DeepLearning-7.Rmd

---
title: "DeepLearning-7"
author: "Tinniam V Ganesh"
date: "April 28, 2018"
output: html_document
---

*Artificial Intelligence is the new electricity.*
                                    Prof Andrew Ng
                
*Most of human and animal learning is unsupervised learning. If intelligence was a cake, unsupervised learning would be the cake, supervised learning would be the icing on the cake, and reinforcement learning would be the cherry on the cake. We know how to make the icing and the cherry, but we don't know how to make the cake. We need to solve the unsupervised learning problem before we can even think of getting to true AI*
                       Yann LeCun, March 14, 2016 (Facebook)

#Introduction
In this post 'Deep Learning from first principles with Python, R and Octave-Part 5', I implement optimization methods used in Stochastic Gradient Descent (SGD) to speed up the convergence. Specifically I discuss and implement the following gradient descent optimization techniques

a.Vanilla Stochastic Gradient Descent
b.Learning rate decay
c. Momentum method
d. RMSProp
e. Adaptive Moment Estimation (Adam)

Incidentally, a good discussion of the various optimizations methods used in SGD can be seen at [Sebastian Ruder's blog](http://ruder.io/optimizing-gradient-descent/)

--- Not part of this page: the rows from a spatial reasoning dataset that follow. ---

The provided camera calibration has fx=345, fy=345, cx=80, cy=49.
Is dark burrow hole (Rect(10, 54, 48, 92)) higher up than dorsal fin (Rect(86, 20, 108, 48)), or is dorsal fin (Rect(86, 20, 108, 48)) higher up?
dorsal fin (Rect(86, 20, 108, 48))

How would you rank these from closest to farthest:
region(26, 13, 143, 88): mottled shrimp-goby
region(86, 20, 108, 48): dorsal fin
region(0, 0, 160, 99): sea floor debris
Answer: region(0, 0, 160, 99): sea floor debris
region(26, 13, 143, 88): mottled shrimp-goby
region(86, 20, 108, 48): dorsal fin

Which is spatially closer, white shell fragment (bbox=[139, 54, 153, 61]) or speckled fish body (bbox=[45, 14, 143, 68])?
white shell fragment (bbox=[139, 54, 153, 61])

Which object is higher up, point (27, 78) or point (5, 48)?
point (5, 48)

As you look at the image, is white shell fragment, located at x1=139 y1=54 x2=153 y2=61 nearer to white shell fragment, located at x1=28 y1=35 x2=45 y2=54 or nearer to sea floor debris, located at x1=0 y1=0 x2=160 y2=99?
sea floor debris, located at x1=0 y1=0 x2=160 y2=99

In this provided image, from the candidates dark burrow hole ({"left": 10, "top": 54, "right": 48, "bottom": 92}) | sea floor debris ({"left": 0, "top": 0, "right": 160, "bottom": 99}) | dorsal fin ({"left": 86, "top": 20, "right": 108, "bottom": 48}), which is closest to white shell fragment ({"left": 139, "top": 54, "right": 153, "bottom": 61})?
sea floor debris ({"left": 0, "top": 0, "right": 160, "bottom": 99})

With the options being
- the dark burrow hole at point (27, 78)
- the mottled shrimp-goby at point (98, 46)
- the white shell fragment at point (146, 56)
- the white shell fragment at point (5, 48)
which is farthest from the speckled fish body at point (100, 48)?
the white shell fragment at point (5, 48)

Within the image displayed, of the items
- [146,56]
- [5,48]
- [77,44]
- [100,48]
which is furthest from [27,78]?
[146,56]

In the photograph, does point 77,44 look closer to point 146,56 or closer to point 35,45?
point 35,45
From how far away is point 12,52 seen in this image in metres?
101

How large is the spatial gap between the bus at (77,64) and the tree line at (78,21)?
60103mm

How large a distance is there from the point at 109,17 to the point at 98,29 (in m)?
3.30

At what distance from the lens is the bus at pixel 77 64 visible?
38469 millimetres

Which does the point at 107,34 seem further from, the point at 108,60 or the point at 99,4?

This post is largely based of on Prof Andrew Ng's [Deep Learning Specialization](https://www.coursera.org/specializations/deep-learning). All the above optimization techniques for SGD are based on the technique of exponentially weighted average method. So for example if we had some time series data \theta_{1},\theta_{2},\theta_{3}... \theta_{t} then we we can represent 
v_{t} = \beta v_{t-1} + (1-\beta)\theta_{t}

Here v_{t} represent the average of the data set over \frac{1}{1-\beta}. By choosing different values of \beta we can average over a larger or smaller number of the data points. 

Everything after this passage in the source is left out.